So, how does a new bishop who served 32 years as a priest incorporate these Lenten practices in his life? “They should be regular practices throughout our entire lives. As priests and bishops, we are accustomed to some sort of fasting that goes on throughout the year. Fasting for the protection of life, fasting for various reasons that bishops ask us to fast for, such as vocations and those sorts of things. Prayer should be a regular part of every priest and bishops’ daily life,” he said.

Fasting

During Lent, Bishop Walsh gives up something enjoyable. “I like candy. Some years I’ve given up candy. I like my Diet Coke and some years I’ve given up Diet Coke,” he said. “For Catholics, I would recommend looking at social media fasting, giving up social media and the whole digital environment we seem so addicted to now.”

INSTRUCTIONS:
a - Answer these questions from the passage on Lenten practices:
(i) For how many years did the new bishop serve as a priest?
(ii) Which beverage has Bishop Walsh given up in some years?
(iii) What kind of fasting does he recommend for Catholics?
b - Resume the passage on Lenten practices, picking up right after its final sentence.

EXTRACTED ENTRIES:
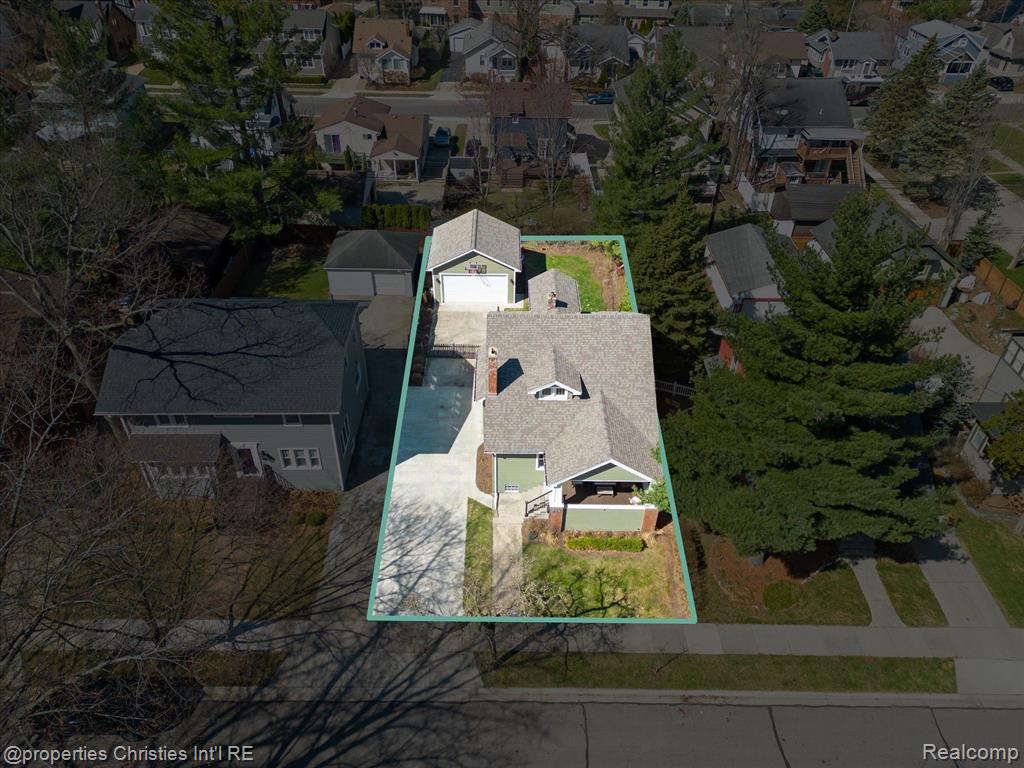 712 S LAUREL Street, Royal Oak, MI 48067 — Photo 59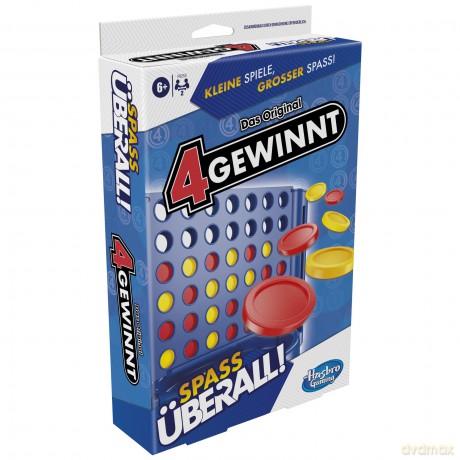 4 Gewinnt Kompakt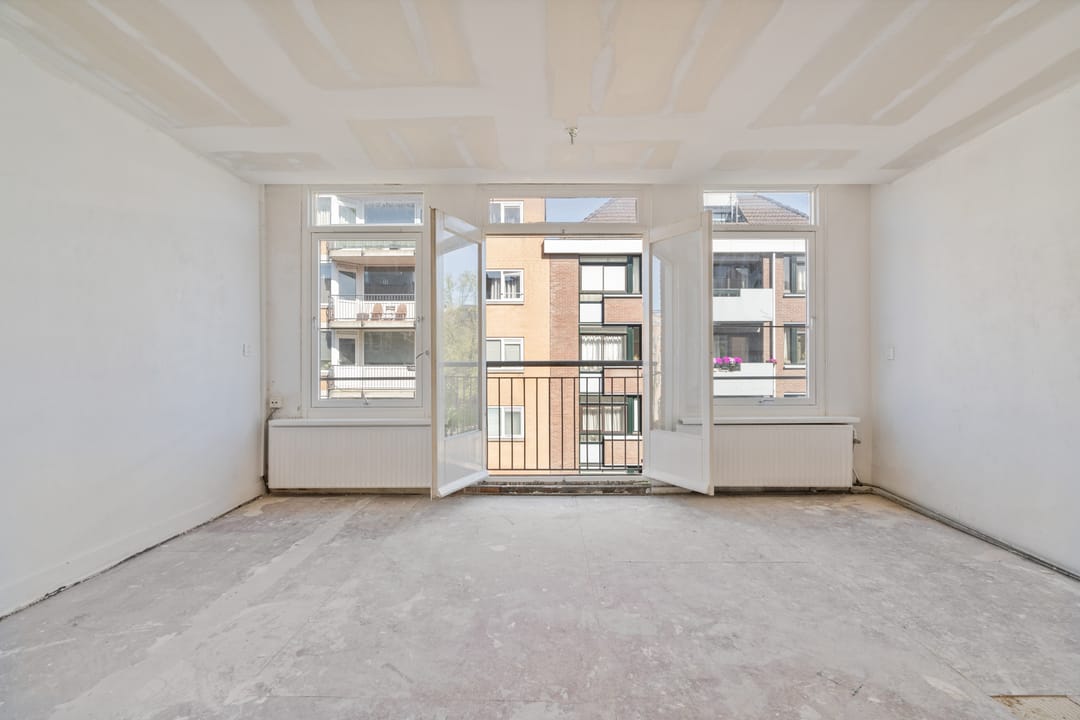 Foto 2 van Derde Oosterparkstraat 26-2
* * *
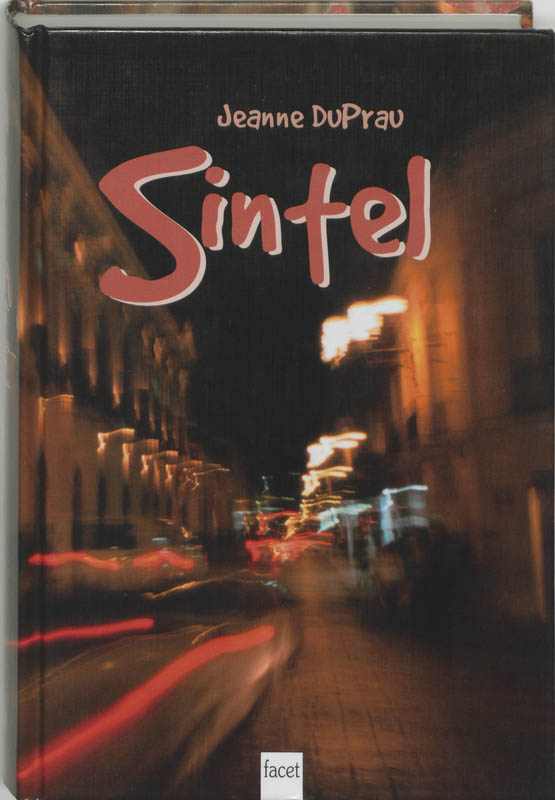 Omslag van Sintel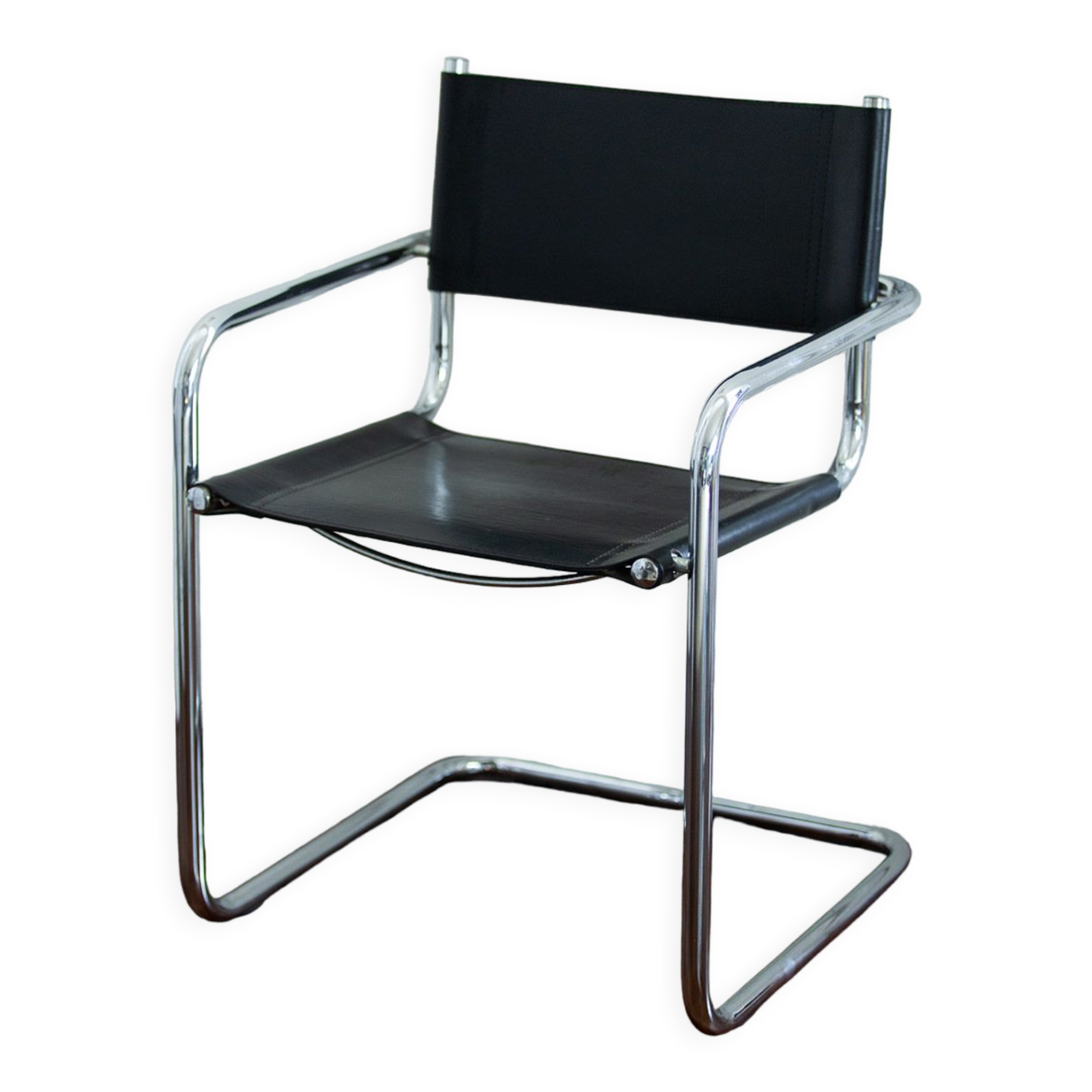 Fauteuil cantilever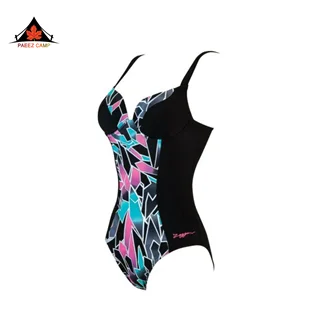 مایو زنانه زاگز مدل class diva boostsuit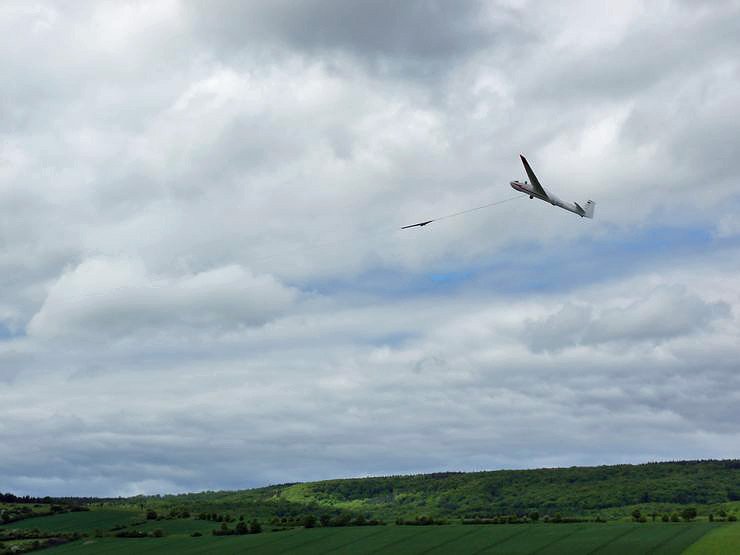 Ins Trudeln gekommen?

ANSWERS BY ITEM:
a -
(i) 32 years
(ii) Diet Coke
(iii) Social media fasting, giving up social media and the whole digital environment

b -
During a visit to The St. Paul Seminary in St. Paul, Minnesota recently, Bishop Walsh spoke with seminarians in their propaedeutic year (first stage of formation), who are fasting for the year from social and digital media. “I asked the students there how that was going and they said it was wonderful. They said it’s the best part of the year, fasting from their phone and fasting from social media. They didn’t realize how much a part of their lives that whole digital environment had been for them.”

Fasting from gossip is another alternative to giving up a food item, Bishop Walsh suggested. Whatever you choose to give up, “Fasting should be a real fast rather than a resolution or a goal.”

In the difficult moments of fasting, “that’s when it becomes real to me,” Bishop Walsh said. It reminds him of the sacrifice Christ made. The bishop admitted he has failed his fasting commitment a number of times. However, he believes “God is grateful for the efforts that we make. One of my favorite prayers in the preface of the Mass is that God has no need of our thanks but our desire to thank him is itself our gift… He has no need for our sacrifice but our desire to offer it up in sacrifice is itself our gift.”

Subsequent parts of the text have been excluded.